The experts also raised concerns about the demolition activities taking place at Indian Point without efforts to mitigate the spread of radioactive dust and other airborne contaminants, even as Buchanan-Verplanck Elementary School stands less than 4,000 feet from the site and lacks air, water, and soil monitoring.
"Although a school air monitoring study has been under consideration, a Request for Proposal for an air monitoring program was only recently issued," said the experts. "Still, hundreds of students were allowed to return to the school this past September. Parents still lack critical information regarding emergency planning and preparedness, monitoring, and protections."

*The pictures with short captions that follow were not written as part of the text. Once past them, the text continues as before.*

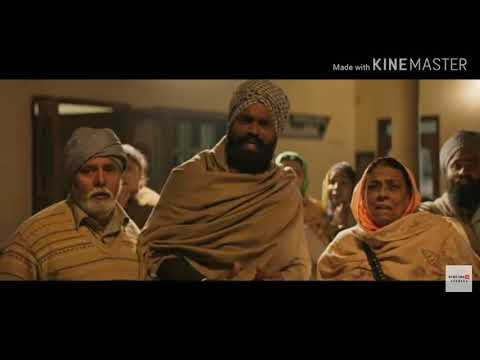 Nikka Zaildar 3 (2019) Trailer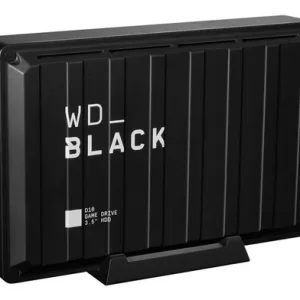 Disco Externo 2tb Wd Black P10 Game Drive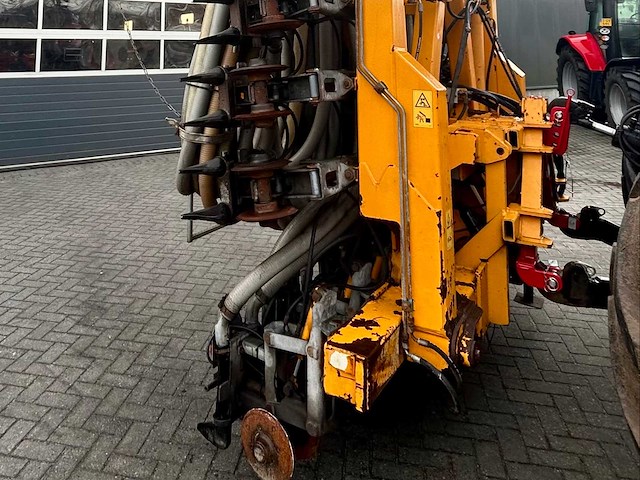 2006 veenhuis euroject 300 - afbeelding 28 van  32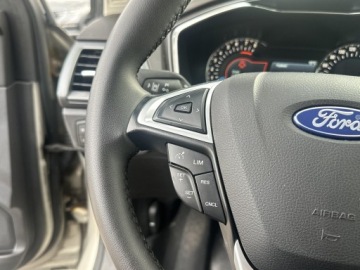 Ford Mondeo V Sedan 1.5 EcoBoost 160KM 2016 Ford Mondeo 1.5 160KM Salon Polska Serwis ASO Bezw, zdjęcie 24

They noted that in 2019, a middle school in Piketon, Ohio was forced to close due to radioactive contamination from demolition projects at a nuclear enrichment facility less than two miles away.
"Independent expert analysis regarding potential health and environmental impacts from these exposures is imperative," said the experts.
Another public forum will be held at nearby Cortlandt Town Hall on February 3, according toNews 12.